What the task requires. Give the material starting at the line containing "Which is closest" and ending at the line containing "3.56 metres" as a two-column CSV headed wording and answer. Use one row per answer, put each field in quotes, and turn line breaks into spaces.
## START Stored records
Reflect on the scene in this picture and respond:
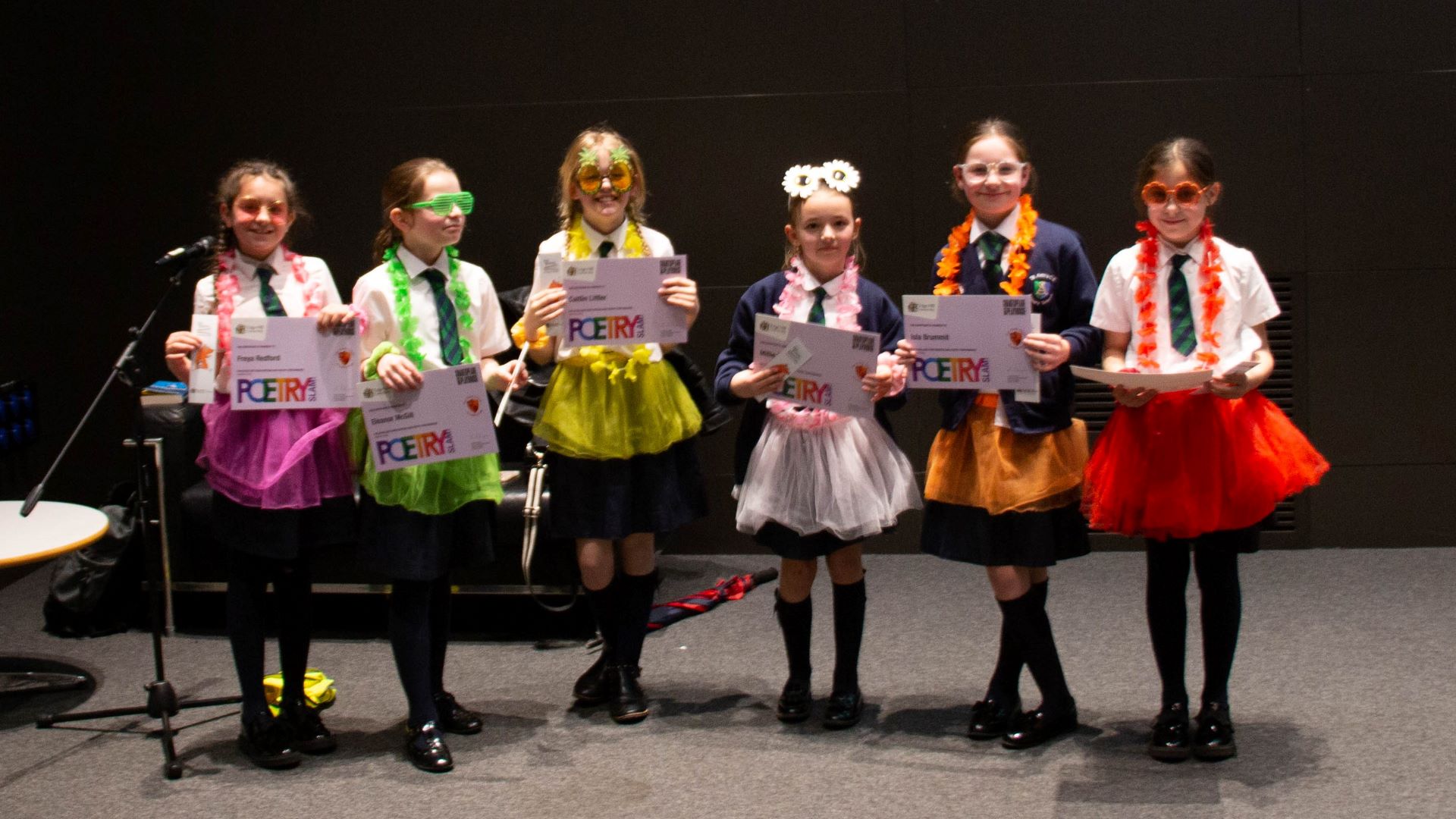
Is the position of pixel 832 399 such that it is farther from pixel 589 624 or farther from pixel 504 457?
pixel 504 457

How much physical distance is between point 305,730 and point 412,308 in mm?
1088

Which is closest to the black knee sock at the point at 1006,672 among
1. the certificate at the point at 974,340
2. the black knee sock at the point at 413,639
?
the certificate at the point at 974,340

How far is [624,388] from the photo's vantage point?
3.56 metres

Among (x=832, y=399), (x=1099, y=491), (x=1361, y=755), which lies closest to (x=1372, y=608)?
(x=1361, y=755)

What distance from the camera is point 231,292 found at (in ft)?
11.2

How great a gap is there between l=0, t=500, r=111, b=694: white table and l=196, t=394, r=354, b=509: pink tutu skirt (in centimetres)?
65

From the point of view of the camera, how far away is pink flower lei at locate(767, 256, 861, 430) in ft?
11.4

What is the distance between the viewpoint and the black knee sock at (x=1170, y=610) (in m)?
3.30

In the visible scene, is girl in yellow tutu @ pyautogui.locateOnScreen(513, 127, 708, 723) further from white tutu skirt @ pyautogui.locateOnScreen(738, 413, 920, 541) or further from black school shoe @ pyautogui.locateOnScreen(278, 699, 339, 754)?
black school shoe @ pyautogui.locateOnScreen(278, 699, 339, 754)

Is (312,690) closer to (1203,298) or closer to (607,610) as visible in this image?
(607,610)

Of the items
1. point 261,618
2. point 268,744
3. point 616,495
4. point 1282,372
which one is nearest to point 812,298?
point 616,495

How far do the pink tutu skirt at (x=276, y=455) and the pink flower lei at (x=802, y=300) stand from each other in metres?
1.05

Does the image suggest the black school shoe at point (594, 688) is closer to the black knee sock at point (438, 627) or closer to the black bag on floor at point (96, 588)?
the black knee sock at point (438, 627)

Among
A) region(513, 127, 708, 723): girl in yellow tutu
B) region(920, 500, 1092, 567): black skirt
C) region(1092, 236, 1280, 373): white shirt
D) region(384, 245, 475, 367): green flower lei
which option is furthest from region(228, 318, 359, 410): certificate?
region(1092, 236, 1280, 373): white shirt
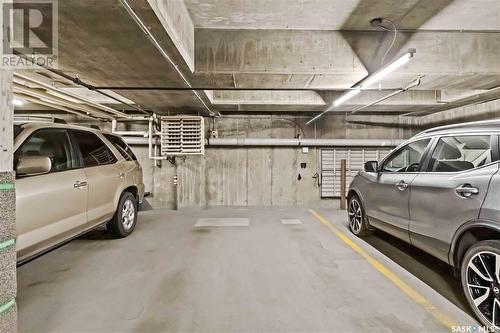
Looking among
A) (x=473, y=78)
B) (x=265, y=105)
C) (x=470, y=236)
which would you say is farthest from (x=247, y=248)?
(x=473, y=78)

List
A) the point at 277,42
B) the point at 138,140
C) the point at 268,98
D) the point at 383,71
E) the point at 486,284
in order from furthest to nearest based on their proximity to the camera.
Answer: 1. the point at 138,140
2. the point at 268,98
3. the point at 277,42
4. the point at 383,71
5. the point at 486,284

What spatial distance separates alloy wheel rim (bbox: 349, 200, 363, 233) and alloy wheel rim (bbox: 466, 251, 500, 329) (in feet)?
## END Stored records
Solution below.
wording,answer
"Which is closest to the black knee sock at the point at 1006,672 among 1. the certificate at the point at 974,340 2. the black knee sock at the point at 413,639 ?","the certificate at the point at 974,340"
"How far is [624,388] from the photo's vantage point?","3.56 metres"